EXTRACT PROVIDED ->

This welcome study opens a whole new field through its application of the insights of literary criticism to the major secular works of this controversial [End Page 214] Meiji historian, social critic, poet, and religious leader. There is nothing like it, and the author should consider publishing a Japanese version.

Most scholars of Japanese modern history know the name of Uchimura, but few know much about him. As in the case of many among his fellow Japanese Christian leaders, the changes of the early Meiji period devastated his samurai family's fortunes. To better their lot, his parents encouraged him to learn English. This led him to a new school in northern Japan modeled on the land-grant colleges in the United States that trained students in technical and military skills. Strongly evangelical American Christian teachers taught almost all subjects in English. Under their influence, Uchimura converted to Christianity and shortly after graduation returned to Tokyo whence he continued to further study in the United States. Willcock believes that while there between 1884 and 1888 and then upon return home during the succeeding decade he mapped out his interests for the rest of his career.

Life after returning home was not easy. Uchimura discovered that he could not teach with missionaries or in government schools. He made history by hesitating to bow deeply enough before an important document signed by the emperor. He then determined to write, producing thirteen books and major essays in less than ten years. An analysis of several of these—Japan and the Japanese, Chijinron (The earth and man), and Kōkoku shidan (A history of the rise of nations) along with the major article "Jisei no kansatsu" (An observation on the times)—forms the core of this study. In 1903 Uchimura retired from professional writing to concentrate on the development of liberal reformers whose careers would peak right after World War II.

JOB 1 -> According to the book review, in what year did Uchimura retire from professional writing?

INPUT RECORDS ->

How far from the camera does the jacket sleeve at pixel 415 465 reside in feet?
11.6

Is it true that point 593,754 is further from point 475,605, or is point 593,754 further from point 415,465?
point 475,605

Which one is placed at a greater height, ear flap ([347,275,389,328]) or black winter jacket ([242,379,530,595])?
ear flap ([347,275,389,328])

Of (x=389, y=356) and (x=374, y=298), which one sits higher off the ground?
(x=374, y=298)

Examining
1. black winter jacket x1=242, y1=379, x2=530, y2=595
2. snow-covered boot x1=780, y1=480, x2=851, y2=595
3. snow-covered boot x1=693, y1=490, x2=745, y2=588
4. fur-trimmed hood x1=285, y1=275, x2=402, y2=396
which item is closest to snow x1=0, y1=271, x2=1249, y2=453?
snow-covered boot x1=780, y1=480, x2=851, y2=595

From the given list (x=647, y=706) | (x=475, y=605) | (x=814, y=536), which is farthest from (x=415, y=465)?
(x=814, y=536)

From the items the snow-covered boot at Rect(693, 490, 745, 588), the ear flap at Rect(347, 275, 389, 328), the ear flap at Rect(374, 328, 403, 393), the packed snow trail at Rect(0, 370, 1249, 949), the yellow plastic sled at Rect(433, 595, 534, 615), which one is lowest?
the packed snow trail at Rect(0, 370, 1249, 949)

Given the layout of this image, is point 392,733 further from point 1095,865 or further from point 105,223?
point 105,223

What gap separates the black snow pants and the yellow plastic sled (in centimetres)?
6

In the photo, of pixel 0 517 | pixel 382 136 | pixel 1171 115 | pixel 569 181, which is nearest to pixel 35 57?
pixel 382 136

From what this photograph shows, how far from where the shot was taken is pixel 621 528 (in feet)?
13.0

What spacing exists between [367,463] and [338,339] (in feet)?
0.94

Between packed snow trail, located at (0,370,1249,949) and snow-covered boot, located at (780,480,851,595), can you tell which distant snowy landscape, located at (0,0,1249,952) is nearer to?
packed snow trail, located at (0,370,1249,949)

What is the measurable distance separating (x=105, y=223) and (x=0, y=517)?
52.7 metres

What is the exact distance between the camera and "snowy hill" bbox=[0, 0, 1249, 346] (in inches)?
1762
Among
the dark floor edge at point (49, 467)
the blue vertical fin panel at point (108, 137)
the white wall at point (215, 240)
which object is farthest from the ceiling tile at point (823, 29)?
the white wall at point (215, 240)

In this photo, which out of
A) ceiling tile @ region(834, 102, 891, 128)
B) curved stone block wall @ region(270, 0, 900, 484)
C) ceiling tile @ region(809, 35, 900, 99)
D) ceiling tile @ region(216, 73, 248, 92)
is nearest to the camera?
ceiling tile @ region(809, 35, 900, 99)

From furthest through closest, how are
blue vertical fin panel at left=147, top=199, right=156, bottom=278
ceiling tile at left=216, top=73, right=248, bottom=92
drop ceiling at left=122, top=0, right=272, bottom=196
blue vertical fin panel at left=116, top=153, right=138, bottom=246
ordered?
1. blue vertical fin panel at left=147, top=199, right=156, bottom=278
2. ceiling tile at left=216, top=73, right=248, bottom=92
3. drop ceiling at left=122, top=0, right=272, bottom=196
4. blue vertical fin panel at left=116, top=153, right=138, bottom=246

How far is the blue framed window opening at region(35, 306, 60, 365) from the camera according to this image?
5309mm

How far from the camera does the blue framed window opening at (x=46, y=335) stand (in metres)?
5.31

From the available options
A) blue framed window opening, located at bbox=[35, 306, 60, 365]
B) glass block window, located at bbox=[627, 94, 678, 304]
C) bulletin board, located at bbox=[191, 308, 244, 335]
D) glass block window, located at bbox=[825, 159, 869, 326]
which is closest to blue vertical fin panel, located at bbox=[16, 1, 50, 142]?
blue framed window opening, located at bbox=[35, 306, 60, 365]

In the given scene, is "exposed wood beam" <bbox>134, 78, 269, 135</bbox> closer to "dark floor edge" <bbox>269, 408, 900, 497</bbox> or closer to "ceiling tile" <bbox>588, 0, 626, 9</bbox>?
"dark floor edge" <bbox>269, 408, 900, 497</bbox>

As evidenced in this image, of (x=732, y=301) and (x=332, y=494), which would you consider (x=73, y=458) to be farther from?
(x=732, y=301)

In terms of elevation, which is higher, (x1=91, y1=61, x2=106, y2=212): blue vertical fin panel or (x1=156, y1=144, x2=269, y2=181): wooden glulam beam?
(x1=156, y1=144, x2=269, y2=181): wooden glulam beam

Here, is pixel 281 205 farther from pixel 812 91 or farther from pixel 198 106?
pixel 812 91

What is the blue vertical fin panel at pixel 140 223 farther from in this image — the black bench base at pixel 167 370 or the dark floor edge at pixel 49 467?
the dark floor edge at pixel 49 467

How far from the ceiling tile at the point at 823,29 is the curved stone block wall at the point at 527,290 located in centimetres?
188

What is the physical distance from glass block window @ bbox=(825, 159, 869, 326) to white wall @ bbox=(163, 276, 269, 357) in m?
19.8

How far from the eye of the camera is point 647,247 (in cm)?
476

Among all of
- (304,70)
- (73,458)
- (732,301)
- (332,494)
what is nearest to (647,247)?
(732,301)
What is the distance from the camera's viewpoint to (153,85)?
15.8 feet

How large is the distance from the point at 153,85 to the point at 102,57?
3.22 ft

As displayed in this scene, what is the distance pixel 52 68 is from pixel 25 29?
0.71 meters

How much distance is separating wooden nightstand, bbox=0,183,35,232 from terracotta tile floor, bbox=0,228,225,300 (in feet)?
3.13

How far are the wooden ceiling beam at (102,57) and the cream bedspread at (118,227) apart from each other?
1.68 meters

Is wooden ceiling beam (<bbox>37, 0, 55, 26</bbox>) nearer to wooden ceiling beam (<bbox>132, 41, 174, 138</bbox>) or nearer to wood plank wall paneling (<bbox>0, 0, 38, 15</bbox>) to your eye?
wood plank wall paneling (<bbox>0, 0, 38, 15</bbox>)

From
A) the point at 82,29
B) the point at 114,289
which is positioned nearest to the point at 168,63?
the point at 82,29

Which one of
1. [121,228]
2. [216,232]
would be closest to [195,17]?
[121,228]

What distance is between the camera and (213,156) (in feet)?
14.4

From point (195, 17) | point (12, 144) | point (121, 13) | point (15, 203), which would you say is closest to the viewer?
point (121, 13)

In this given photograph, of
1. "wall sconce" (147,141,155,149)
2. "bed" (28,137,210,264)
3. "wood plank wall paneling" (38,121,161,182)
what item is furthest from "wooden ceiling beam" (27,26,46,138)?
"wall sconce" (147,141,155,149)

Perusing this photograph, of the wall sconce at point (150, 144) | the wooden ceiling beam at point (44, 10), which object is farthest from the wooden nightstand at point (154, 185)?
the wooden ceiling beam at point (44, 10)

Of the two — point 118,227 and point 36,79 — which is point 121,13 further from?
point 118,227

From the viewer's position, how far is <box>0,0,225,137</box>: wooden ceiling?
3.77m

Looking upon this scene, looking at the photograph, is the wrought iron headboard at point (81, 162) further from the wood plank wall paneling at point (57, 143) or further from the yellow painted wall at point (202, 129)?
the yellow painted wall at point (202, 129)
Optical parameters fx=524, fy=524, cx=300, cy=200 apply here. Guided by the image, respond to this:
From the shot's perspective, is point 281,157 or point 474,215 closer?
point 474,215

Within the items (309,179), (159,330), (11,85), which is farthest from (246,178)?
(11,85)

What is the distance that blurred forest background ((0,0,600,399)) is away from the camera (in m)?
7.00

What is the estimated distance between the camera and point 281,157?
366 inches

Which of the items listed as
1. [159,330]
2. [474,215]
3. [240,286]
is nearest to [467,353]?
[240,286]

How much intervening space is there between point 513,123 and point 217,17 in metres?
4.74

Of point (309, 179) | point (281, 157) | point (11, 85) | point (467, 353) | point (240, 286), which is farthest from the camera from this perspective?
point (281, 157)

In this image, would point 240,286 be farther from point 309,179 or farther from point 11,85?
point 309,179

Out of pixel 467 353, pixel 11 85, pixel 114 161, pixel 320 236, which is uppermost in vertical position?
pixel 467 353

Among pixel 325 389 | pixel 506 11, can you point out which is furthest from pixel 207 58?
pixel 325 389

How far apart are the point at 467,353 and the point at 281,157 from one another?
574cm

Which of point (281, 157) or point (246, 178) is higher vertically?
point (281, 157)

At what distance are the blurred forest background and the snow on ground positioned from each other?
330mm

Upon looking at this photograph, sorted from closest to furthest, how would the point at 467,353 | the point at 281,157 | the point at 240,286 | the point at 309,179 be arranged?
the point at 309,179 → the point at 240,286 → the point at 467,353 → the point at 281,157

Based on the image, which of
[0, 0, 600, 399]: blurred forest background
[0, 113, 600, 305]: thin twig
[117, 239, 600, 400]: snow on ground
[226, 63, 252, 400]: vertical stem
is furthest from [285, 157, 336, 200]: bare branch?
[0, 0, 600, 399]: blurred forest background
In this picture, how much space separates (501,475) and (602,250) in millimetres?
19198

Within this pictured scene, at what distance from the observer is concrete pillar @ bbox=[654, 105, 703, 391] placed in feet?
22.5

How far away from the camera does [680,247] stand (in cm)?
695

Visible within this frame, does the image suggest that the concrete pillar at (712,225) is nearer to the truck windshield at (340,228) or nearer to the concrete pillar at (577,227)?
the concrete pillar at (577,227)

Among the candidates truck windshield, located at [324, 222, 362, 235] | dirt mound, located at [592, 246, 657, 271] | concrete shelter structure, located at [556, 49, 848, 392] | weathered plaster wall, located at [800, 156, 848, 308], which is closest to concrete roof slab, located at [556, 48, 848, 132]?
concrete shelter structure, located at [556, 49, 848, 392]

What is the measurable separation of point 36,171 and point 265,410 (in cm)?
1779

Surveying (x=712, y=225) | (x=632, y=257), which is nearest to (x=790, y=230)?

JOB 2 -> Pick out every line of the rows that contains the string "truck". Case counts.

ANSWER 1 -> 1903

ANSWER 2 ->
Visible within this frame, does the image suggest that the concrete pillar at (712,225) is nearer to the truck windshield at (340,228) or nearer to the concrete pillar at (577,227)?
Among the candidates truck windshield, located at [324, 222, 362, 235] | dirt mound, located at [592, 246, 657, 271] | concrete shelter structure, located at [556, 49, 848, 392] | weathered plaster wall, located at [800, 156, 848, 308], which is closest to concrete roof slab, located at [556, 48, 848, 132]?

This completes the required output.